::: DATA FOR THIS EXERCISE
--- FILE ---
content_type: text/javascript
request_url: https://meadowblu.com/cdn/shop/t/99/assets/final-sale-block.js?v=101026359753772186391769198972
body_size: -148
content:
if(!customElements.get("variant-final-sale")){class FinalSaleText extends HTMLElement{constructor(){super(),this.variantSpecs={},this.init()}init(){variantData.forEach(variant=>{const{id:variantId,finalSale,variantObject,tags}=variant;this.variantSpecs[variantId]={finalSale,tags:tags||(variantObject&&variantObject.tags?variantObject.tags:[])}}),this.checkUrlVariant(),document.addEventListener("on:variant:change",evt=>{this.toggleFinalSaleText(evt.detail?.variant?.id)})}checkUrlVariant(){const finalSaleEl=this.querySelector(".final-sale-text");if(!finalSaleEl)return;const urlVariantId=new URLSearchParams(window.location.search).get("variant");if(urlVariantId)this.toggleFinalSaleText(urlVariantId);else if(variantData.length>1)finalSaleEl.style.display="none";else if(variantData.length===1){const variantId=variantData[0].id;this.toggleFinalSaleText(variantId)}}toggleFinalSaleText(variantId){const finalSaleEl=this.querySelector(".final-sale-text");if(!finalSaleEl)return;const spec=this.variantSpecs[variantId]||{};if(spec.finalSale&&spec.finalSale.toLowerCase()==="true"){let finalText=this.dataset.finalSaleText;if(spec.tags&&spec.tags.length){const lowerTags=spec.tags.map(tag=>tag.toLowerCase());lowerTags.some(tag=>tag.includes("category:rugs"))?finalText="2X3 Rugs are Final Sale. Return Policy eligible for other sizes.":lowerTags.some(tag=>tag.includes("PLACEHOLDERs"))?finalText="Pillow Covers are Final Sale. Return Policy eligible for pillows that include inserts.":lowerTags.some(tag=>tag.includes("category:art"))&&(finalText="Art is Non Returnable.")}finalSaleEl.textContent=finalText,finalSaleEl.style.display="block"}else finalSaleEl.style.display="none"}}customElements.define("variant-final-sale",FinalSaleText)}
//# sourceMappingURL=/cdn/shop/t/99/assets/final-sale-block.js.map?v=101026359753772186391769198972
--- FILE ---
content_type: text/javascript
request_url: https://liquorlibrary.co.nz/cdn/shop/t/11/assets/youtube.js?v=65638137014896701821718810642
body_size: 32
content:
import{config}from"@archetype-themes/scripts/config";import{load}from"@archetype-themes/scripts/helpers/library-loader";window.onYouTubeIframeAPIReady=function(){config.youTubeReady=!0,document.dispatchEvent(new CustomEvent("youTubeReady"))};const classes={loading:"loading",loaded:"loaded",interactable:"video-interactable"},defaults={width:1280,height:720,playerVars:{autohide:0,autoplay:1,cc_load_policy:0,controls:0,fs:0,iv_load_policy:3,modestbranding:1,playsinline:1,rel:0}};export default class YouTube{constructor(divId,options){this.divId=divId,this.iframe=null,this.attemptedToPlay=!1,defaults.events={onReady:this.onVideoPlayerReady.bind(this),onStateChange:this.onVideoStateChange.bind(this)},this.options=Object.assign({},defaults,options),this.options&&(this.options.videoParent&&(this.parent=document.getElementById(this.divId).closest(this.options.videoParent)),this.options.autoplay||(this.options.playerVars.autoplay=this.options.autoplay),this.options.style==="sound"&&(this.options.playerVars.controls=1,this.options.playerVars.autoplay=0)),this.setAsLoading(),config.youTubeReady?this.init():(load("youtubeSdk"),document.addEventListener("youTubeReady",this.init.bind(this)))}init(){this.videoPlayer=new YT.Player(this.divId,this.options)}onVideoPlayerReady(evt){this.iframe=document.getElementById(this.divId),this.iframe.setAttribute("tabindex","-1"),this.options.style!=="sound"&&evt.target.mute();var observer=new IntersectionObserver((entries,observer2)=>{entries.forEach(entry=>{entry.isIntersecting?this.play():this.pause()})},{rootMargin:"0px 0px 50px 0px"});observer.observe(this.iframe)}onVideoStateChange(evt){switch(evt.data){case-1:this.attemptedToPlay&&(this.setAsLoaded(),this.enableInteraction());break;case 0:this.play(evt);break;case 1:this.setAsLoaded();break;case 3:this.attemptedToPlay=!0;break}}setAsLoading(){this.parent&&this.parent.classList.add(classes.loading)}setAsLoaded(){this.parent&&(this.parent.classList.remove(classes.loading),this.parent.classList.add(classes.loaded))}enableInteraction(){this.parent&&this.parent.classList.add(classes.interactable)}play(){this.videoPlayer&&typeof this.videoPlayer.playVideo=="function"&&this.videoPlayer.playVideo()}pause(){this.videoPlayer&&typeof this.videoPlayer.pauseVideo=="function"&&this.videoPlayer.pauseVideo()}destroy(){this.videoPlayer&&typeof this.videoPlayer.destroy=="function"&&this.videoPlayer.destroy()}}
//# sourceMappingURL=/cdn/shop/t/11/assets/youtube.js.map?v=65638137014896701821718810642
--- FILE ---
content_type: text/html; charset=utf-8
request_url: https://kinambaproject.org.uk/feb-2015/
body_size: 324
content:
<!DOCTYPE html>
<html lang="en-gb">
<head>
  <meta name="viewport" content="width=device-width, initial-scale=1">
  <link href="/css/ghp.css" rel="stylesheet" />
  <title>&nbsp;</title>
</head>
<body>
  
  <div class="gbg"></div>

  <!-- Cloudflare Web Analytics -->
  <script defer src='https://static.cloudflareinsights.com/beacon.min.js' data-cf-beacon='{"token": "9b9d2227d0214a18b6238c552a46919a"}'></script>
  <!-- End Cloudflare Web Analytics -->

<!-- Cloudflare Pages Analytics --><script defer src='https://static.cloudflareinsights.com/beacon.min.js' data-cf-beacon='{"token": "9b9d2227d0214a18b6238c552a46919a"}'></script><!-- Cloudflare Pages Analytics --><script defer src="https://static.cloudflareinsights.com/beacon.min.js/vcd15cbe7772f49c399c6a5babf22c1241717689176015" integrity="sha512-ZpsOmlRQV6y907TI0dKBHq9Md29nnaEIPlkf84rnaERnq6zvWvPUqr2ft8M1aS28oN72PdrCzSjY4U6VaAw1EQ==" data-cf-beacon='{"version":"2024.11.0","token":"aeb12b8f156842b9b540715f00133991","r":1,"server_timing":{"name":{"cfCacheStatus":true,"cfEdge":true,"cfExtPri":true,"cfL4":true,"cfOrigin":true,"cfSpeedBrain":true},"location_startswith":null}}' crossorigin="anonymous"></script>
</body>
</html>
::::::
**ASSIGNED TASK:** Scan the lines above for "sourceMappingURL", then copy every one that has it.

**WRITTEN SOLUTION:**
//# sourceMappingURL=/cdn/shop/t/99/assets/final-sale-block.js.map?v=101026359753772186391769198972
//# sourceMappingURL=/cdn/shop/t/11/assets/youtube.js.map?v=65638137014896701821718810642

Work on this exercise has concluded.